[Start of Supplied information]

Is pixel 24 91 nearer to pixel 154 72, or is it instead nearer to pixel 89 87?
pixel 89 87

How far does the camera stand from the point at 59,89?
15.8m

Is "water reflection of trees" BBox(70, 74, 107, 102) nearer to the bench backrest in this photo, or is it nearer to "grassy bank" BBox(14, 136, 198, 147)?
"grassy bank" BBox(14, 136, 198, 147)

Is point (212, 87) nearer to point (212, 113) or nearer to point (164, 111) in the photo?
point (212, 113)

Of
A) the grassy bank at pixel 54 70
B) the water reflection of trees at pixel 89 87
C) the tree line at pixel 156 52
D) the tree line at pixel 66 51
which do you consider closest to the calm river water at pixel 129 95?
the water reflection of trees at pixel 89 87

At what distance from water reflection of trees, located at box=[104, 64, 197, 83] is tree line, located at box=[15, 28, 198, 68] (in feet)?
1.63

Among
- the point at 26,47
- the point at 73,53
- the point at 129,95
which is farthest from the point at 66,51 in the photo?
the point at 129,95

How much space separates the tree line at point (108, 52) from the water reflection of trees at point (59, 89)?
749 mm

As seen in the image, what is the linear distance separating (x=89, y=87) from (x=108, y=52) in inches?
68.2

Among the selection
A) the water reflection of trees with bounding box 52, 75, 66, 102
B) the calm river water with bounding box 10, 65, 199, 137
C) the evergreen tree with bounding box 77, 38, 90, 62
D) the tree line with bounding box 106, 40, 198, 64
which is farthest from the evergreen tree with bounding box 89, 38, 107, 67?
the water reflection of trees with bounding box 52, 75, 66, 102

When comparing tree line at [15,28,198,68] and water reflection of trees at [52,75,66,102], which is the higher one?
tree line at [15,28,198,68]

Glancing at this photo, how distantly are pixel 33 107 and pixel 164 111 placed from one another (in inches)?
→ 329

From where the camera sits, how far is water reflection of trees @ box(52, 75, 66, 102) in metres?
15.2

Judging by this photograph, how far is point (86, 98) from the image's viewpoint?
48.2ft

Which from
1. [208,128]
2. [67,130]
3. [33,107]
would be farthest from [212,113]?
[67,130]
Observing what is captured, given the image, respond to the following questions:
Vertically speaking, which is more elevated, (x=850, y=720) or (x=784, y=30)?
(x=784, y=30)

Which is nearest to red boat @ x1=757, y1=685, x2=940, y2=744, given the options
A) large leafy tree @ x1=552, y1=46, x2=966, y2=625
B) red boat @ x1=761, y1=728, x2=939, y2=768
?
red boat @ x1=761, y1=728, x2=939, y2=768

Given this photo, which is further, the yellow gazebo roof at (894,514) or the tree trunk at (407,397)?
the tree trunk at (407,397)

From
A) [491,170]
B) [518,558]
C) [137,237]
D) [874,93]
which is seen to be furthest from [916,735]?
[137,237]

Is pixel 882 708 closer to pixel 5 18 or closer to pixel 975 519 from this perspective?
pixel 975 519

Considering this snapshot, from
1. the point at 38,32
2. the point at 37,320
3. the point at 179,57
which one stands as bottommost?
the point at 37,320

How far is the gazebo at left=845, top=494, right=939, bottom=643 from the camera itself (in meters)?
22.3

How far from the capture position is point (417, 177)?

[End of Supplied information]

Required task: Reproduce the listing above word for word, every line from first to last.

Task solution:
Is pixel 24 91 nearer to pixel 154 72, or is it instead nearer to pixel 89 87?
pixel 89 87

How far does the camera stand from the point at 59,89?
15.8m

Is "water reflection of trees" BBox(70, 74, 107, 102) nearer to the bench backrest in this photo, or is it nearer to "grassy bank" BBox(14, 136, 198, 147)?
"grassy bank" BBox(14, 136, 198, 147)

Is point (212, 87) nearer to point (212, 113) or nearer to point (164, 111) in the photo?
point (212, 113)

Of
A) the grassy bank at pixel 54 70
B) the water reflection of trees at pixel 89 87
C) the tree line at pixel 156 52
D) the tree line at pixel 66 51
which do you consider closest to the calm river water at pixel 129 95?
the water reflection of trees at pixel 89 87

At what distance from water reflection of trees, located at box=[104, 64, 197, 83] is tree line, located at box=[15, 28, 198, 68] (in feet)?
1.63

Among
- the point at 26,47
- the point at 73,53
- the point at 129,95
which is farthest from the point at 66,51 in the photo?
the point at 129,95

How much space separates the tree line at point (108, 52) from the water reflection of trees at point (59, 89)?
749 mm

As seen in the image, what is the linear distance separating (x=89, y=87) from (x=108, y=52) in inches?
68.2

Among the selection
A) the water reflection of trees with bounding box 52, 75, 66, 102
B) the calm river water with bounding box 10, 65, 199, 137
C) the evergreen tree with bounding box 77, 38, 90, 62
D) the tree line with bounding box 106, 40, 198, 64
which is farthest from the evergreen tree with bounding box 89, 38, 107, 67?
the water reflection of trees with bounding box 52, 75, 66, 102

When comparing tree line at [15,28,198,68] and water reflection of trees at [52,75,66,102], which is the higher one?
tree line at [15,28,198,68]

Glancing at this photo, how distantly are pixel 33 107 and pixel 164 111 placed from one another (in inches)?
→ 329

From where the camera sits, how far is water reflection of trees @ box(52, 75, 66, 102) in metres?
15.2

Judging by this photograph, how far is point (86, 98) from the image's viewpoint?
48.2ft

Which from
1. [208,128]
2. [67,130]
3. [33,107]
would be farthest from [212,113]?
[67,130]
Observing what is captured, given the image, respond to the following questions:
Vertically speaking, which is more elevated, (x=850, y=720) or (x=784, y=30)?
(x=784, y=30)

Which is nearest to red boat @ x1=757, y1=685, x2=940, y2=744, given the options
A) large leafy tree @ x1=552, y1=46, x2=966, y2=625
B) red boat @ x1=761, y1=728, x2=939, y2=768
?
red boat @ x1=761, y1=728, x2=939, y2=768

Given this photo, which is further, the yellow gazebo roof at (894,514) or the tree trunk at (407,397)?
the tree trunk at (407,397)

From
A) [491,170]
B) [518,558]
C) [137,237]
D) [874,93]
which is seen to be furthest from [916,735]?
[137,237]

Is pixel 882 708 closer to pixel 5 18 or closer to pixel 975 519 from this perspective?
pixel 975 519

Considering this snapshot, from
1. the point at 38,32
2. the point at 37,320
3. the point at 179,57
which one stands as bottommost?
the point at 37,320

How far is the gazebo at left=845, top=494, right=939, bottom=643 from the camera itself (in meters)?
22.3

How far from the capture position is point (417, 177)?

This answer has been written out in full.